As this appears to be the only way of consulting the FamilySearch version of the index, you might as well search the Find My Past version itself (for free, whilst there), which - as already mentioned - has better search criteria and links to the actual images.
On the point of searching on a first name, unless the maiden name (surname) of a female is very common, I find I usually don't have too much difficulty with this problem. Go to the FreeBMD website and search for marriages - say from around 16 years after the female's birth and in the area / county you expect it would have taken place. True, there are often up to three males to choose from against each registration reference, but it doesn't usually take long to eliminate those who did not marry your relative. Just type Mary Elizabeth ——- (suspected surname of the spouse) into the search field and you should have a good chance of finding Mary Elizabeth and her family's whereabouts in 1939.
If you wish, you can provide your relative's maiden name and date / place of birth here and give an experienced researcher the chance of identifying her. Not always possible, of course - especially if she had moved hundreds of miles from her birthplace by 1939 - but I have had success myself at identifying female relatives' spouses / married names by using this strategy.

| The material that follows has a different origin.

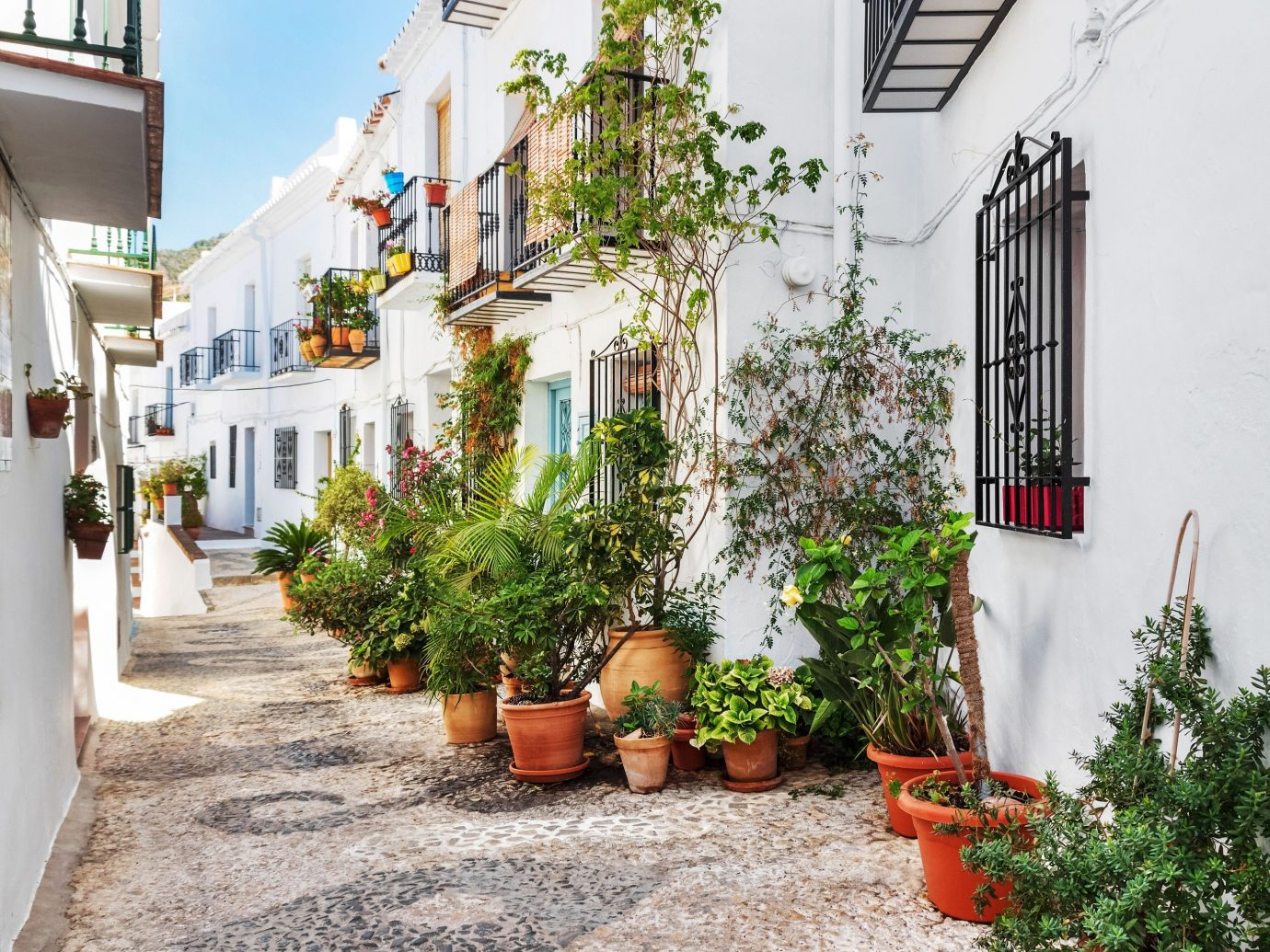 Trip Ideas outdoor house property way neighbourhood Town home Courtyard residential area street plant estate flower Balcony facade cottage alley sidewalk Garden yard Village apartment stone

Finally, on the point you raise of searching by day and month, as already mentioned the rights of publication for these records were given to Find My Past, so it is that organisation that chooses what deatil other websites (like FamilySearch) can publish. As far as I know, FamilySearch has never been given permission to index this collection, so the "Why do we index the day and month if we can't use them to search our ancestors?" factor does not arise in this case.